[Opening DOCUMENT PASSAGE section]

Being the tinfoil hat weirdo I am, I usually uncheck the box that says "allow anonymous reporting to Google of blah blah" after doing a factory reset. This particular time however, I forgot, and now I'm not getting those popups for permission checks. Is there a place in Settings where I can uncheck that and see if that's the problem? For the life of me, I cannot find it.

For the record, I have tried: 400 reboots, Clearing all data and SD card cache, and clearing data in Google Services Framework. I have also tried going into /data/app/ and changing the permissions on Chrome to Phone myself with Root Explorer, to no avail. It's not that I care that much about this app, it's just that this is driving me crazy, and I feel like this is going to be a problem down the road. If I have to, I'll do a data wipe, just...gross.

Any ideas?


----------



## DroidSloth (Jun 14, 2011)

I'm having the same problem. There are a few other minor things that I can't get to connect, I figure it will be fixed in a future nightly build.

[Closing DOCUMENT PASSAGE section]
[Opening EXTRACTED DATA section]

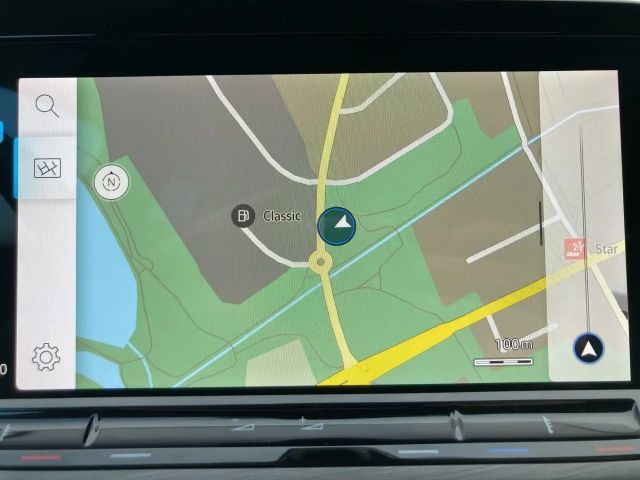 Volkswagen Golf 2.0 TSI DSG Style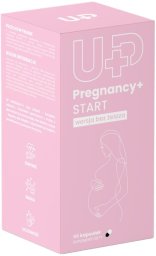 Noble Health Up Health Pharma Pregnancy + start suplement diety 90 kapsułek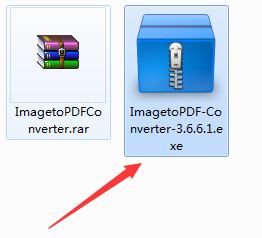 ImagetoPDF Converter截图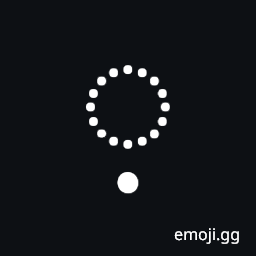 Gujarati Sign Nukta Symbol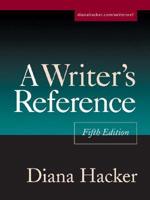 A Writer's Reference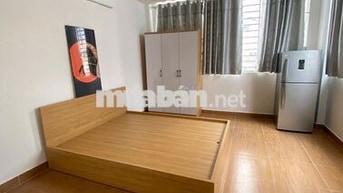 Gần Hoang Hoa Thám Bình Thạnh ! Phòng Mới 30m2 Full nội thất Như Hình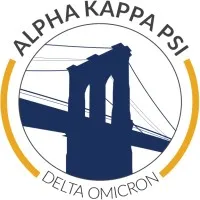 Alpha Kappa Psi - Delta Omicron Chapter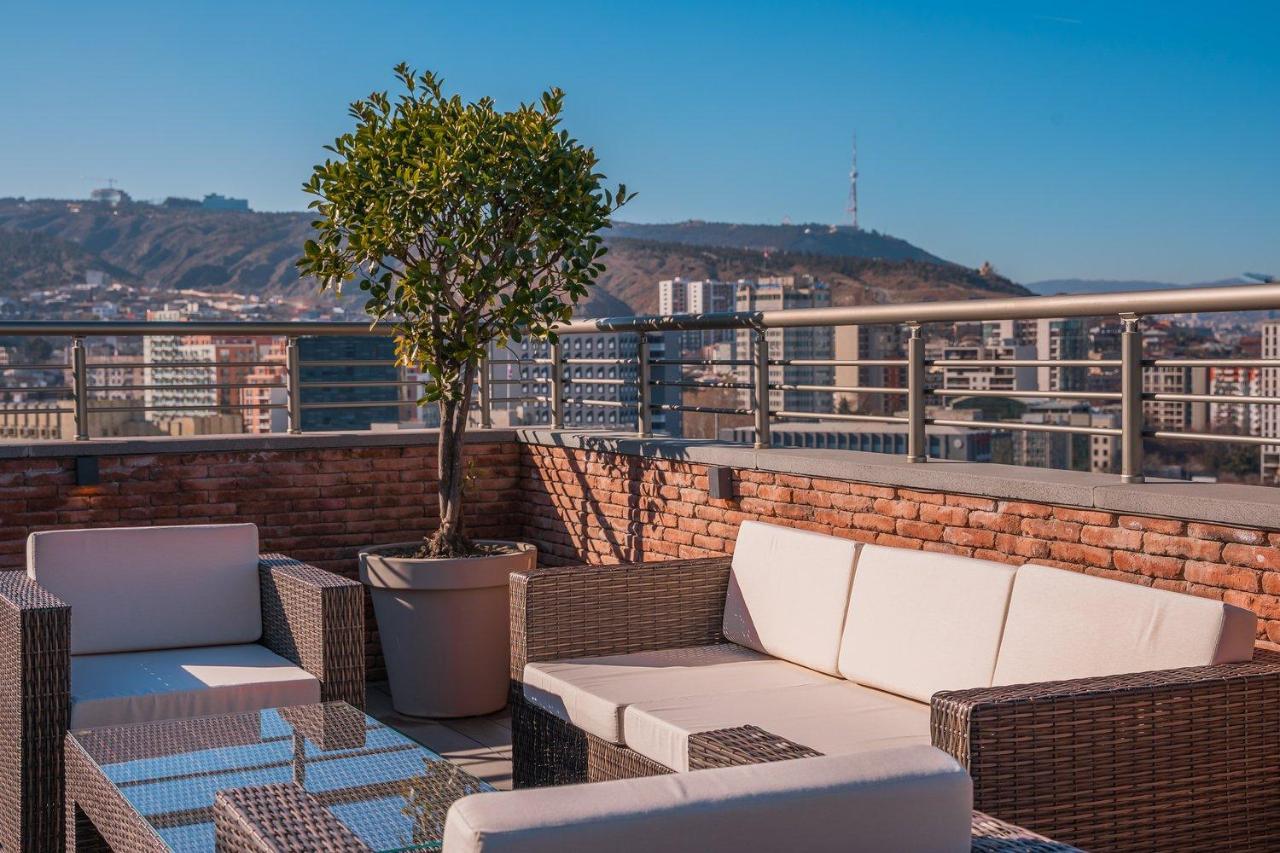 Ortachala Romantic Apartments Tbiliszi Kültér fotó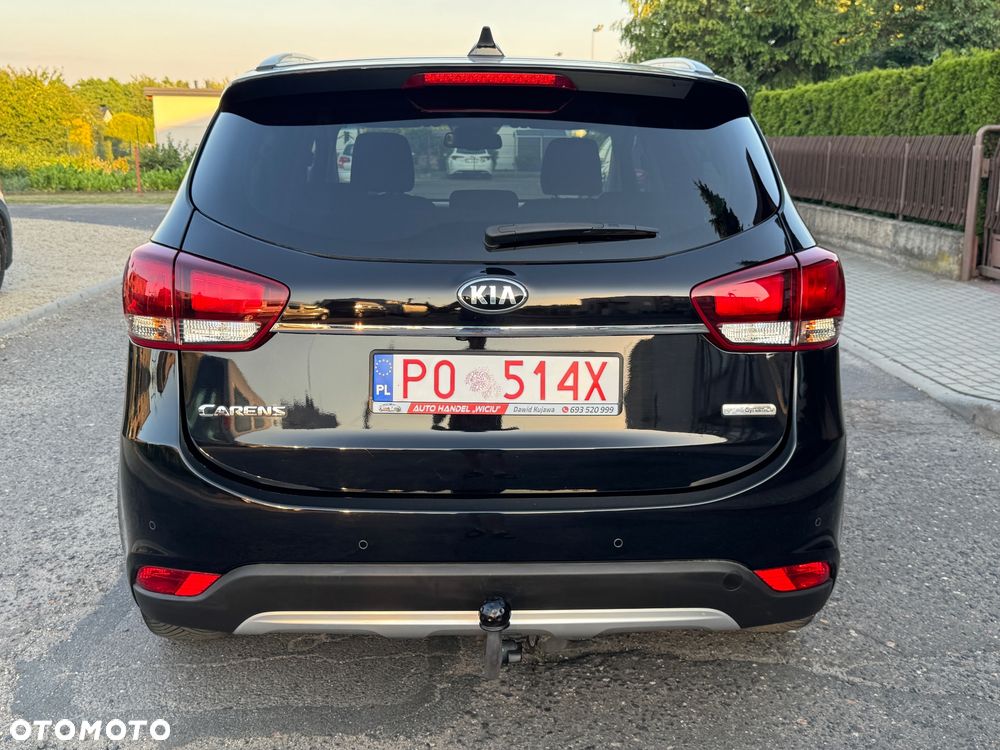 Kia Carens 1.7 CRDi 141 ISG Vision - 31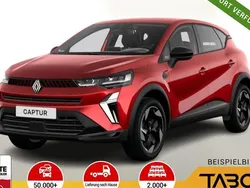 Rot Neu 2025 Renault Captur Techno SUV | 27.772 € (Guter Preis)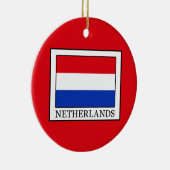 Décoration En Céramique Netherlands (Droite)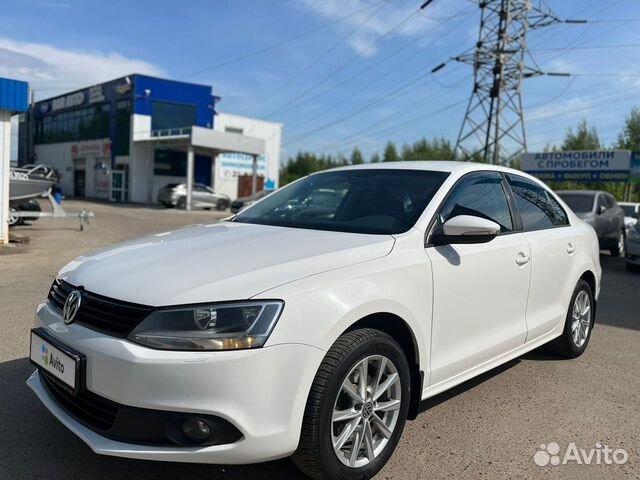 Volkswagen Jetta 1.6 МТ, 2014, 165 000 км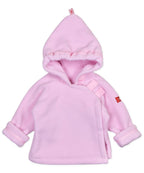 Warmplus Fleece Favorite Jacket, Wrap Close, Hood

[Closing EXTRACTED DATA section]

WHAT NEEDS TO BE DONE –
Answer these questions using the forum thread above:
(a) Which box does the first poster usually uncheck after a factory reset?
(b) With what tool did the first poster try to change the permissions on Chrome to Phone?
(c) In what does DroidSloth expect the problem to be fixed?

RESULT –
(a) The box that says "allow anonymous reporting to Google of blah blah."
(b) Root Explorer.
(c) A future nightly build.